George’s name is not recorded on Southampton Cenotaph as he lived in Sholing, which was not part of the Borough of Southampton at the time the names on the Cenotaph were being collated. George is one of several hundred names of Southampton’s WW1 Fallen who have now been added to the new Memorial Wall.
George was born in Canford, Dorset in 1884 and he was the son of William and Eliza Ann White (nee Gallop). He married Annie Louise Brown at South Stoneham, Southampton in the spring of 1910. In 1911, George’s wife Annie and their 2 month old were living at Malvern, Butts Road, Sholing although George was not at home at the time of the census. George and Annie had 3 children and continued to live in Sholing.
George enlisted with the Hampshire Regiment (Service No. 243171) and was later transferred to the Oxford and Bucks Light Infantry where he was serving as part of the territorial force. George was killed in action aged 33 years on 11th September 1917 during the 3rd Battle of Ypres. His wife was notified that he had been killed in action with the British Expeditionary Force in France by a letter sent from the Territorial Force Records Office in Warwick on 27th September 1917. At the time the family were living at 1 Ivy Villa, Butts Road, Sholing.
The Commanding Officer of the 2nd/1st Battalion, Captain Stubbs, wrote a letter of sympathy to George’s wife a few days after George’s death which explained that he had been killed during a bombardment on 11th September and that he had been struck down by a piece of shell.
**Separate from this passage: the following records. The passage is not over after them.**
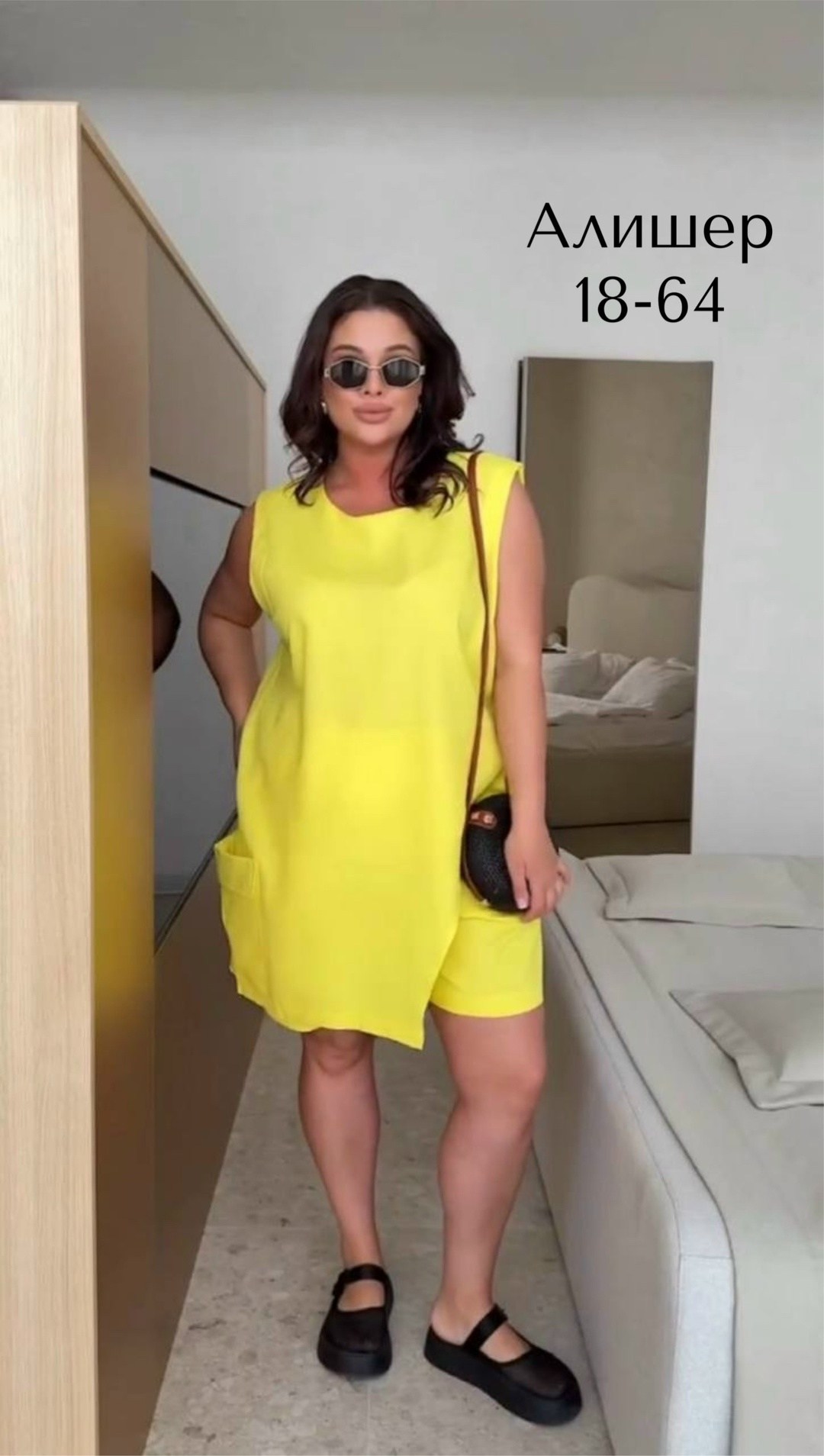 платья,модное платье,стильное платье,,летние платье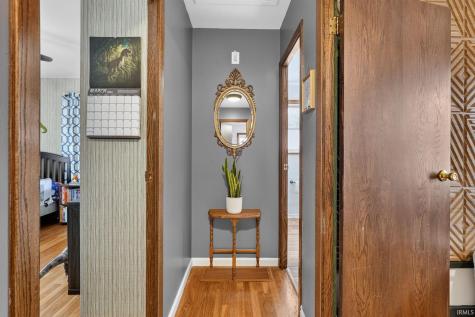 2602 Sequoya Drive Lafayette IN 47909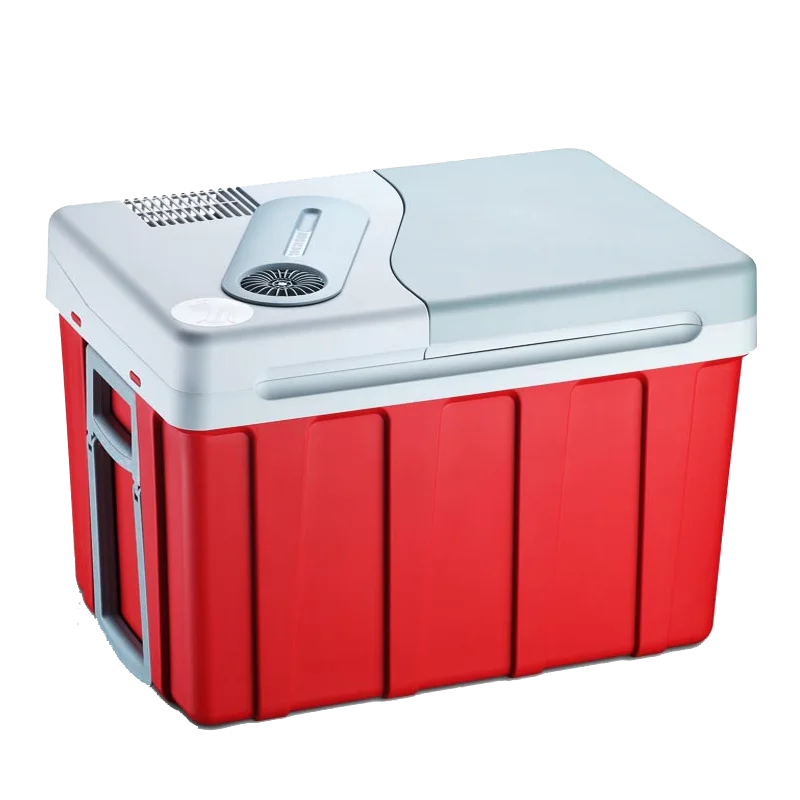 Frigorifero Portatile Per Auto Mobicool W40Frigorifero Per Auto 12V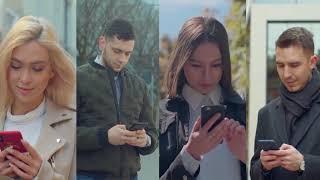 Top 10 Social Engineering #cybersecurity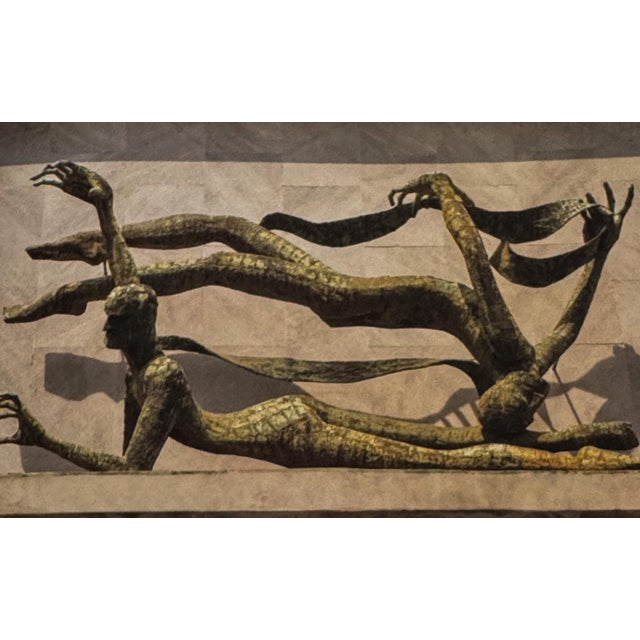 Havana Modern: Twentieth-Century Architecture and Interiors by Michael Connors For Sale - Image 10 of 11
He continued:
“It is a great blow to lose such a good man as he was absolutely fearless in the execution of his duties and was respected by all ranks in the company”.
The photograph of George is taken from a postcard sent “To Dolly with love from George” and the photograph of George’s grave in the New Irish Farm Cemetery, Belgium. Both photographs and additional information has been provided by George’s grandson, Ivan White, Mayor of Southampton in 2013, and his mother Ivy White who was Mayor of Southampton in 1987.